- _PASSAGE TO READ_

━━━

Open Source Components as Building Blocks for Integrated Hydrological Models
OpenStreams provides the building blocks that make up integrated hydrological models. These blocks can be complete models but also parts of models that can be used to build other models. It does not aim to be a complete framework for building and connecting models, that task is left to layers (such as OpenMI) that can be build on top of the component or collections of components.
The main goal of the OpenStreams is re-use of models (components) in different frameworks and settings, thus reducing the effort in maintaining model code. For Deltares this implies that components can be used in Deltashell, Delft-FEWS, OpenDA, RTC-Tool and experimental models written in python from a single source. This does mean that for each framework (e.g. Deltashell) a (thin) layer is needed to link the models to the framework. To be able to make this happen each component must expose it's functionality in an API that allows the framework in which it is to be wrapped to completely control the model.
Secondly, the OpenStreams project performs a number of cases (applications) that demonstrate the use of the components in projects and existing pieces of software. Here we also look at language barriers as the components we use are written in different programming languages. Within at least one of the demonstration cases we will investigate the effect of the (usually simple) numerical solutions choosen in conceptual hydrological models vs more robust solutions.
In general we expect that the components will not be used independently by an end-user (other than researchers interested in model development) but several combinations of components will be distributed as models or model packages within a framework.
Some of the expected impacts of the project are:
- better/more re-use (parts of) hydrological components while maintaining each component at one place only
- demonstration of the functionality of combined components by executing case studies
- better facilities for the research on hydrological model concepts
- better numerical solutions of (simple) conceptual hydrological models
Specific Objectives, models and languages
OpenStreams aims to be a collection of (distributed) hydrological models and model components. In the end we come to a set of components that can work independently (e.g. through a command line interface) but can also be linked together through industry standards (such OpenMI) and more closely linked interfaces if needed. The system combines hydrological software written in different languages (Python with PCRaster extensions, C++, Fortran, C#) and links these together a separate (thin) layer that implements a standard interface. The following components are presently being developed or adjusted:
- RTC-Tools - real time control and simple water balance models
- A generic framework for making water balance models (e.g. bucket models)
- C# wrappers for cPython (wflow) to connect to OpenMI and Deltashell
- java/jepp wrapper to connect cPython (wflow) to OpenDA
The list above will be extended with other concepts; one of the first that will be investigated is the Representative Elementary Watershed model (REW).
Linking components in OpenStreams
There are a number of frameworks available for linking (hydrological) models (for example OMS: http://www.javaforge.com/project/oms, OpenMI: http://www.openmi.org/, CSDMS: http://csdms.colorado.edu, hydromad: http://hydromad.catchment.org/, Deltashell, Open source integrated modeling environment Delta Shell, EGU2012-13183). In OpenStreams we do not want to build another framework, instead we try to buildup a set of components that can be used with different frameworks to maximize the reuse of the components. For this to succeed it is crucial that the API provided by the components provides an interface that allows a high level of control over the model. The amount of detail should be more than that needed by the different frameworks. Figure 1 shows how models that provide a low level API can be linked using wrappers to different frameworks such as OpenMI for linking models and data assimilation and calibration using OpenDA (http://www.openda.org, EGU2012-4039, this session). In addition, very close integration using the native API remains possible.

━━━

- _REQUIREMENTS_
(1) In the OpenStreams text, which model is named as one of the first concepts that will be investigated?
(2) Reproduce the part of the OpenStreams text starting with "Secondly, the OpenStreams" and going on through "within a framework.".

━━━

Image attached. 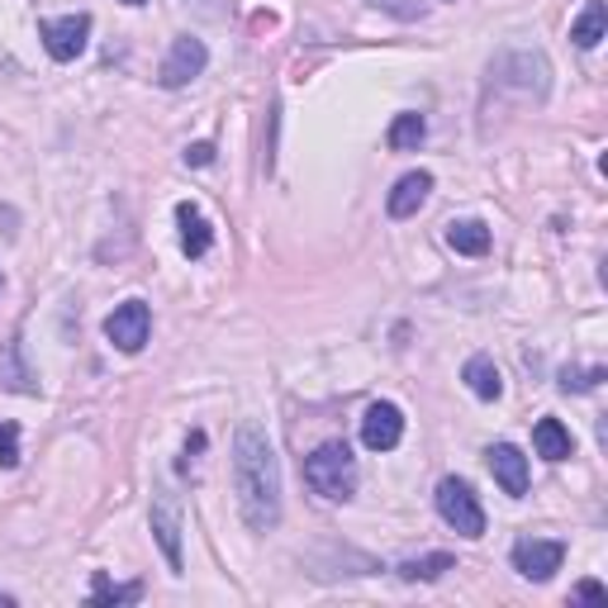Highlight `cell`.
Segmentation results:
<instances>
[{
  "label": "cell",
  "instance_id": "obj_1",
  "mask_svg": "<svg viewBox=\"0 0 608 608\" xmlns=\"http://www.w3.org/2000/svg\"><path fill=\"white\" fill-rule=\"evenodd\" d=\"M233 494L252 533H271L281 523V461L266 428L252 419H243L233 433Z\"/></svg>",
  "mask_w": 608,
  "mask_h": 608
},
{
  "label": "cell",
  "instance_id": "obj_2",
  "mask_svg": "<svg viewBox=\"0 0 608 608\" xmlns=\"http://www.w3.org/2000/svg\"><path fill=\"white\" fill-rule=\"evenodd\" d=\"M304 480L314 494H324L333 504H347L357 494V457L347 442H324L314 457H304Z\"/></svg>",
  "mask_w": 608,
  "mask_h": 608
},
{
  "label": "cell",
  "instance_id": "obj_3",
  "mask_svg": "<svg viewBox=\"0 0 608 608\" xmlns=\"http://www.w3.org/2000/svg\"><path fill=\"white\" fill-rule=\"evenodd\" d=\"M438 514H442L447 527H457L461 537H480V533H485V509H480L475 490L467 485V480H457V475H447L442 485H438Z\"/></svg>",
  "mask_w": 608,
  "mask_h": 608
},
{
  "label": "cell",
  "instance_id": "obj_4",
  "mask_svg": "<svg viewBox=\"0 0 608 608\" xmlns=\"http://www.w3.org/2000/svg\"><path fill=\"white\" fill-rule=\"evenodd\" d=\"M148 333H153V310L143 300H124L115 304V314L105 318V338L115 343L119 352H143V343H148Z\"/></svg>",
  "mask_w": 608,
  "mask_h": 608
},
{
  "label": "cell",
  "instance_id": "obj_5",
  "mask_svg": "<svg viewBox=\"0 0 608 608\" xmlns=\"http://www.w3.org/2000/svg\"><path fill=\"white\" fill-rule=\"evenodd\" d=\"M43 48L53 62H72L86 53V39H91V14H62V20H43L39 24Z\"/></svg>",
  "mask_w": 608,
  "mask_h": 608
},
{
  "label": "cell",
  "instance_id": "obj_6",
  "mask_svg": "<svg viewBox=\"0 0 608 608\" xmlns=\"http://www.w3.org/2000/svg\"><path fill=\"white\" fill-rule=\"evenodd\" d=\"M566 562V542H542V537H523L514 542V570L523 580H552Z\"/></svg>",
  "mask_w": 608,
  "mask_h": 608
},
{
  "label": "cell",
  "instance_id": "obj_7",
  "mask_svg": "<svg viewBox=\"0 0 608 608\" xmlns=\"http://www.w3.org/2000/svg\"><path fill=\"white\" fill-rule=\"evenodd\" d=\"M205 62H210L205 43L190 39V34H181V39L171 43V53H167V62H163V72H157V82H163L167 91H181V86H190V82H196V76L205 72Z\"/></svg>",
  "mask_w": 608,
  "mask_h": 608
},
{
  "label": "cell",
  "instance_id": "obj_8",
  "mask_svg": "<svg viewBox=\"0 0 608 608\" xmlns=\"http://www.w3.org/2000/svg\"><path fill=\"white\" fill-rule=\"evenodd\" d=\"M399 438H405V413H399V405H390V399H376L361 419V442L371 447V452H395Z\"/></svg>",
  "mask_w": 608,
  "mask_h": 608
},
{
  "label": "cell",
  "instance_id": "obj_9",
  "mask_svg": "<svg viewBox=\"0 0 608 608\" xmlns=\"http://www.w3.org/2000/svg\"><path fill=\"white\" fill-rule=\"evenodd\" d=\"M153 533H157V547H163L171 575H181V509L167 490L153 494Z\"/></svg>",
  "mask_w": 608,
  "mask_h": 608
},
{
  "label": "cell",
  "instance_id": "obj_10",
  "mask_svg": "<svg viewBox=\"0 0 608 608\" xmlns=\"http://www.w3.org/2000/svg\"><path fill=\"white\" fill-rule=\"evenodd\" d=\"M485 457H490V471L504 485V494H514V500H518V494H527V457L518 452L514 442H494Z\"/></svg>",
  "mask_w": 608,
  "mask_h": 608
},
{
  "label": "cell",
  "instance_id": "obj_11",
  "mask_svg": "<svg viewBox=\"0 0 608 608\" xmlns=\"http://www.w3.org/2000/svg\"><path fill=\"white\" fill-rule=\"evenodd\" d=\"M428 190H433V176H428V171H409V176H399L395 190H390V200H386L390 219H409V214H419V210H423V200H428Z\"/></svg>",
  "mask_w": 608,
  "mask_h": 608
},
{
  "label": "cell",
  "instance_id": "obj_12",
  "mask_svg": "<svg viewBox=\"0 0 608 608\" xmlns=\"http://www.w3.org/2000/svg\"><path fill=\"white\" fill-rule=\"evenodd\" d=\"M176 223H181V252H186V258H205L210 243H214V229L205 223V214L190 200H181V205H176Z\"/></svg>",
  "mask_w": 608,
  "mask_h": 608
},
{
  "label": "cell",
  "instance_id": "obj_13",
  "mask_svg": "<svg viewBox=\"0 0 608 608\" xmlns=\"http://www.w3.org/2000/svg\"><path fill=\"white\" fill-rule=\"evenodd\" d=\"M0 390H14V395H39V380L34 371L24 366V352H20V338H10L0 347Z\"/></svg>",
  "mask_w": 608,
  "mask_h": 608
},
{
  "label": "cell",
  "instance_id": "obj_14",
  "mask_svg": "<svg viewBox=\"0 0 608 608\" xmlns=\"http://www.w3.org/2000/svg\"><path fill=\"white\" fill-rule=\"evenodd\" d=\"M533 447H537L542 461H566V457L575 452V438L566 433L562 419H537V428H533Z\"/></svg>",
  "mask_w": 608,
  "mask_h": 608
},
{
  "label": "cell",
  "instance_id": "obj_15",
  "mask_svg": "<svg viewBox=\"0 0 608 608\" xmlns=\"http://www.w3.org/2000/svg\"><path fill=\"white\" fill-rule=\"evenodd\" d=\"M447 243H452V252H467V258H485V252H490V229L480 219H452V223H447Z\"/></svg>",
  "mask_w": 608,
  "mask_h": 608
},
{
  "label": "cell",
  "instance_id": "obj_16",
  "mask_svg": "<svg viewBox=\"0 0 608 608\" xmlns=\"http://www.w3.org/2000/svg\"><path fill=\"white\" fill-rule=\"evenodd\" d=\"M461 380L471 386L475 399H500L504 395V380H500V366H494L490 357H471L467 371H461Z\"/></svg>",
  "mask_w": 608,
  "mask_h": 608
},
{
  "label": "cell",
  "instance_id": "obj_17",
  "mask_svg": "<svg viewBox=\"0 0 608 608\" xmlns=\"http://www.w3.org/2000/svg\"><path fill=\"white\" fill-rule=\"evenodd\" d=\"M604 29H608V6L604 0H589V6L580 10V20L570 24V39H575V48H599Z\"/></svg>",
  "mask_w": 608,
  "mask_h": 608
},
{
  "label": "cell",
  "instance_id": "obj_18",
  "mask_svg": "<svg viewBox=\"0 0 608 608\" xmlns=\"http://www.w3.org/2000/svg\"><path fill=\"white\" fill-rule=\"evenodd\" d=\"M447 570H457V562L447 552L433 556H413V562H399V580H442Z\"/></svg>",
  "mask_w": 608,
  "mask_h": 608
},
{
  "label": "cell",
  "instance_id": "obj_19",
  "mask_svg": "<svg viewBox=\"0 0 608 608\" xmlns=\"http://www.w3.org/2000/svg\"><path fill=\"white\" fill-rule=\"evenodd\" d=\"M143 599V585H115L105 570H95V580H91V604H138Z\"/></svg>",
  "mask_w": 608,
  "mask_h": 608
},
{
  "label": "cell",
  "instance_id": "obj_20",
  "mask_svg": "<svg viewBox=\"0 0 608 608\" xmlns=\"http://www.w3.org/2000/svg\"><path fill=\"white\" fill-rule=\"evenodd\" d=\"M423 134H428V124H423V115H395V124H390V148L395 153H413L423 143Z\"/></svg>",
  "mask_w": 608,
  "mask_h": 608
},
{
  "label": "cell",
  "instance_id": "obj_21",
  "mask_svg": "<svg viewBox=\"0 0 608 608\" xmlns=\"http://www.w3.org/2000/svg\"><path fill=\"white\" fill-rule=\"evenodd\" d=\"M0 467L6 471L20 467V428L14 423H0Z\"/></svg>",
  "mask_w": 608,
  "mask_h": 608
},
{
  "label": "cell",
  "instance_id": "obj_22",
  "mask_svg": "<svg viewBox=\"0 0 608 608\" xmlns=\"http://www.w3.org/2000/svg\"><path fill=\"white\" fill-rule=\"evenodd\" d=\"M599 380H604V366H595V371H570V366H566V371H562V390L566 395L570 390H595Z\"/></svg>",
  "mask_w": 608,
  "mask_h": 608
},
{
  "label": "cell",
  "instance_id": "obj_23",
  "mask_svg": "<svg viewBox=\"0 0 608 608\" xmlns=\"http://www.w3.org/2000/svg\"><path fill=\"white\" fill-rule=\"evenodd\" d=\"M214 163V143H190L186 148V167H210Z\"/></svg>",
  "mask_w": 608,
  "mask_h": 608
},
{
  "label": "cell",
  "instance_id": "obj_24",
  "mask_svg": "<svg viewBox=\"0 0 608 608\" xmlns=\"http://www.w3.org/2000/svg\"><path fill=\"white\" fill-rule=\"evenodd\" d=\"M575 599H585V604H604V599H608V589H604L599 580H585L580 589H575Z\"/></svg>",
  "mask_w": 608,
  "mask_h": 608
},
{
  "label": "cell",
  "instance_id": "obj_25",
  "mask_svg": "<svg viewBox=\"0 0 608 608\" xmlns=\"http://www.w3.org/2000/svg\"><path fill=\"white\" fill-rule=\"evenodd\" d=\"M196 452H205V433H190V438H186V461H181V471H190Z\"/></svg>",
  "mask_w": 608,
  "mask_h": 608
},
{
  "label": "cell",
  "instance_id": "obj_26",
  "mask_svg": "<svg viewBox=\"0 0 608 608\" xmlns=\"http://www.w3.org/2000/svg\"><path fill=\"white\" fill-rule=\"evenodd\" d=\"M0 608H14V595H0Z\"/></svg>",
  "mask_w": 608,
  "mask_h": 608
},
{
  "label": "cell",
  "instance_id": "obj_27",
  "mask_svg": "<svg viewBox=\"0 0 608 608\" xmlns=\"http://www.w3.org/2000/svg\"><path fill=\"white\" fill-rule=\"evenodd\" d=\"M0 291H6V271H0Z\"/></svg>",
  "mask_w": 608,
  "mask_h": 608
},
{
  "label": "cell",
  "instance_id": "obj_28",
  "mask_svg": "<svg viewBox=\"0 0 608 608\" xmlns=\"http://www.w3.org/2000/svg\"><path fill=\"white\" fill-rule=\"evenodd\" d=\"M124 6H143V0H124Z\"/></svg>",
  "mask_w": 608,
  "mask_h": 608
}]
</instances>
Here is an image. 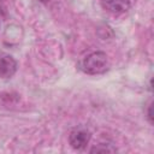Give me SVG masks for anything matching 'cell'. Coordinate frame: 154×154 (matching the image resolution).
Listing matches in <instances>:
<instances>
[{
    "label": "cell",
    "mask_w": 154,
    "mask_h": 154,
    "mask_svg": "<svg viewBox=\"0 0 154 154\" xmlns=\"http://www.w3.org/2000/svg\"><path fill=\"white\" fill-rule=\"evenodd\" d=\"M109 61L105 52L96 51L87 54L79 63V69L88 75H100L108 70Z\"/></svg>",
    "instance_id": "cell-1"
},
{
    "label": "cell",
    "mask_w": 154,
    "mask_h": 154,
    "mask_svg": "<svg viewBox=\"0 0 154 154\" xmlns=\"http://www.w3.org/2000/svg\"><path fill=\"white\" fill-rule=\"evenodd\" d=\"M91 138V132L85 126H76L70 131L69 143L75 150H83Z\"/></svg>",
    "instance_id": "cell-2"
},
{
    "label": "cell",
    "mask_w": 154,
    "mask_h": 154,
    "mask_svg": "<svg viewBox=\"0 0 154 154\" xmlns=\"http://www.w3.org/2000/svg\"><path fill=\"white\" fill-rule=\"evenodd\" d=\"M102 7L112 14H122L130 10L132 0H101Z\"/></svg>",
    "instance_id": "cell-3"
},
{
    "label": "cell",
    "mask_w": 154,
    "mask_h": 154,
    "mask_svg": "<svg viewBox=\"0 0 154 154\" xmlns=\"http://www.w3.org/2000/svg\"><path fill=\"white\" fill-rule=\"evenodd\" d=\"M17 61L10 54H0V77L11 78L17 71Z\"/></svg>",
    "instance_id": "cell-4"
},
{
    "label": "cell",
    "mask_w": 154,
    "mask_h": 154,
    "mask_svg": "<svg viewBox=\"0 0 154 154\" xmlns=\"http://www.w3.org/2000/svg\"><path fill=\"white\" fill-rule=\"evenodd\" d=\"M89 152H90V153H105V152L114 153V152H117V148L112 147V146L108 144V143H99V144L94 146L93 148H90Z\"/></svg>",
    "instance_id": "cell-5"
},
{
    "label": "cell",
    "mask_w": 154,
    "mask_h": 154,
    "mask_svg": "<svg viewBox=\"0 0 154 154\" xmlns=\"http://www.w3.org/2000/svg\"><path fill=\"white\" fill-rule=\"evenodd\" d=\"M152 107H153V102H150L148 105V111H147V119L150 124H153V116H152Z\"/></svg>",
    "instance_id": "cell-6"
}]
</instances>
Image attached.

━━━

- _COMPLETE ANSWERS_
(1) The Representative Elementary Watershed model (REW).

(2)
Secondly, the OpenStreams project performs a number of cases (applications) that demonstrate the use of the components in projects and existing pieces of software. Here we also look at language barriers as the components we use are written in different programming languages. Within at least one of the demonstration cases we will investigate the effect of the (usually simple) numerical solutions choosen in conceptual hydrological models vs more robust solutions.
In general we expect that the components will not be used independently by an end-user (other than researchers interested in model development) but several combinations of components will be distributed as models or model packages within a framework.